▶ **Consignes de travail**:
1. Quels gérondifs (en + participe présent) figurent dans le texte sur la libéralisation des mouvements de capitaux ? Relevez-les tous.
2. Recopiez à l'identique le passage du texte sur la libéralisation des mouvements de capitaux, de « En 2008, lors » à « des risques excessifs[2]. ».
3. Poursuivez le texte sur la libéralisation des mouvements de capitaux à partir de l'endroit où il s'arrête.

En 2008, lors de la crise financière, Le Figaro affirme que la crise « résulte de comportements grégaires qui ne laissent aucune place au discernement. L'exemple des banques d'investissement américaines qui tombent l'une après l'autre, du bas de l'échelle en remontant vers le haut, victimes de la panique des investisseurs, est instructif »[6].
Une efficacité subordonnée à une surveillance publique
Selon une étude publiée par le FMI, la liberté des mouvements de capitaux ne peut être efficace que si elle reste sous surveillance, en évitant que les investisseurs prennent des risques excessifs[2].
La libéralisation ne peut selon le FMI être réussie que si elle s'effectue par étape, en tenant compte des spécificités de chaque pays, et la libéralisation des flux de capitaux à court terme ne devrait être réalisée qu'en dernier. Les pouvoirs publics doivent donc piloter cette libéralisation, en prenant les mesures adéquates qui empêcheront que des distorsions n'entravent la bonne marche du processus. Par exemple, il est possible de mettre en place une fiscalité qui décourage « une dépendance excessive à l'égard de l'emprunt extérieur à court terme »[2].

▶ **Lignes enregistrées**:
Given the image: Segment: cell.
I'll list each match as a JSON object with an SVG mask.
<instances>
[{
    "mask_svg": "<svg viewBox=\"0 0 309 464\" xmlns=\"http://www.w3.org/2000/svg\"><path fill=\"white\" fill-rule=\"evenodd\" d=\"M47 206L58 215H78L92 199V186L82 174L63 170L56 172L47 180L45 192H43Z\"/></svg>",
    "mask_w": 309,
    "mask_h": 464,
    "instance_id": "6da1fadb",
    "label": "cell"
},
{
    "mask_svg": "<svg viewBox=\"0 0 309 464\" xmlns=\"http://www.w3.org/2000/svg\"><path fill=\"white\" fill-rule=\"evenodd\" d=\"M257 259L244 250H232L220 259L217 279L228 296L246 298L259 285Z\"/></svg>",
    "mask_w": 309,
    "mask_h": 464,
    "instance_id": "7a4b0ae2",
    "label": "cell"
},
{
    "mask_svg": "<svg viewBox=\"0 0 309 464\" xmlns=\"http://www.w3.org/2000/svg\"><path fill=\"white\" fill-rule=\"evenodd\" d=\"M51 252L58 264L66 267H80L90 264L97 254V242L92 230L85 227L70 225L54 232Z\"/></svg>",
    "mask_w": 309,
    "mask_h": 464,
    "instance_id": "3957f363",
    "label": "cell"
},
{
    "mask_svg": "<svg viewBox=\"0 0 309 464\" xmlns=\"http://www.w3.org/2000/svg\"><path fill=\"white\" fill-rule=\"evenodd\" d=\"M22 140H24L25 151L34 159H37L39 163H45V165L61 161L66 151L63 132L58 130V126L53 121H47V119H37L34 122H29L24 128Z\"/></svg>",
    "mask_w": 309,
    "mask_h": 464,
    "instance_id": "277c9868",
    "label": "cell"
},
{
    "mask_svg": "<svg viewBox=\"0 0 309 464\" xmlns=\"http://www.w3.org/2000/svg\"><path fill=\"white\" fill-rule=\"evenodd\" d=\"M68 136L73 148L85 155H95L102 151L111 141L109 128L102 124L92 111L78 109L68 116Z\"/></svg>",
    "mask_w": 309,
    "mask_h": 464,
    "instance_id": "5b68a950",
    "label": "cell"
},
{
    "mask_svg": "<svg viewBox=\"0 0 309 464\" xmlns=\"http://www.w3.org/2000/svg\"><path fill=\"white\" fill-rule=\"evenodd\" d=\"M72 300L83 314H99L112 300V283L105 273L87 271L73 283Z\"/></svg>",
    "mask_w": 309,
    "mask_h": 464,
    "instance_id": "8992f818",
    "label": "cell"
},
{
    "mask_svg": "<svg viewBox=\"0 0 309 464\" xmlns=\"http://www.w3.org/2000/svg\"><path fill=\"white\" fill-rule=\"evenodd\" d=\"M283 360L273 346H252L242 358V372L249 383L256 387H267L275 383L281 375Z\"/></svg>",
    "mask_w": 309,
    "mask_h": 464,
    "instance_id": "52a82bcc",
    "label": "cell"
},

▶ **Réponses aux exercices**:
1. en remontant, en évitant, en tenant (compte), en prenant

2.
En 2008, lors de la crise financière, Le Figaro affirme que la crise « résulte de comportements grégaires qui ne laissent aucune place au discernement. L'exemple des banques d'investissement américaines qui tombent l'une après l'autre, du bas de l'échelle en remontant vers le haut, victimes de la panique des investisseurs, est instructif »[6].
Une efficacité subordonnée à une surveillance publique
Selon une étude publiée par le FMI, la liberté des mouvements de capitaux ne peut être efficace que si elle reste sous surveillance, en évitant que les investisseurs prennent des risques excessifs[2].

3.
Afflux de capitaux et crises
Une étude menée par le FMI en 2016 montre que, depuis 1980, sur 150 épisodes d'entrées massives de capitaux dans 50 pays émergents, 20 % des épisodes ont mené à des crises financières[7].
Des effets pervers nombreux
Selon cette étude, la liberté des mouvements de capitaux intensifie la concurrence dans le secteur financier, ce qui fait baisser les marges des différents acteurs. Cela les rend donc plus vulnérables, en particulier aux défauts de paiement des emprunteurs, ou à des mauvaises pratiques de gestion. De plus, cette liberté « peut permettre aux banques de développer leurs activités à risques à un rythme qui dépasse de loin leur capacité de gestion. Elle peut permettre aux banques en difficulté de «risquer le tout pour le tout» en s'engageant dans des projets d'investissement risqués avec l'aide de financements coûteux. En donnant aux banques l'accès à des instruments dérivés complexes, elle peut compliquer l'évaluation du bilan des banques ainsi que la surveillance, l'évaluation et la limitation des risques, toutes tâches qui incombent aux autorités de contrôle ». De plus, la liberté d'investir à l'étranger peut se révéler dangereuse en cas de crise monétaire, et donc de variation brusque des taux de change des monnaies[2].
Sources
Références
- J.-F. Bocquillon et M. Mariage, Économie générale : première G, Paris, Bordas, , 212 p. (ISBN 2-04-018961-0), p. 106
- « Dossiers Économiques 17--La libéralisation des mouvements de capitaux: aspects analytiques », sur www.imf.org (consulté le )
- « Libre circulation des capitaux : comment en est-on arrivé là ? », Alternatives Economiques, (lire en ligne, consulté le )
- « L’asymétrie d’information », sur www.creg.ac-versailles.fr,
- « Des risques élevés », sur www.economie2000.com (consulté le )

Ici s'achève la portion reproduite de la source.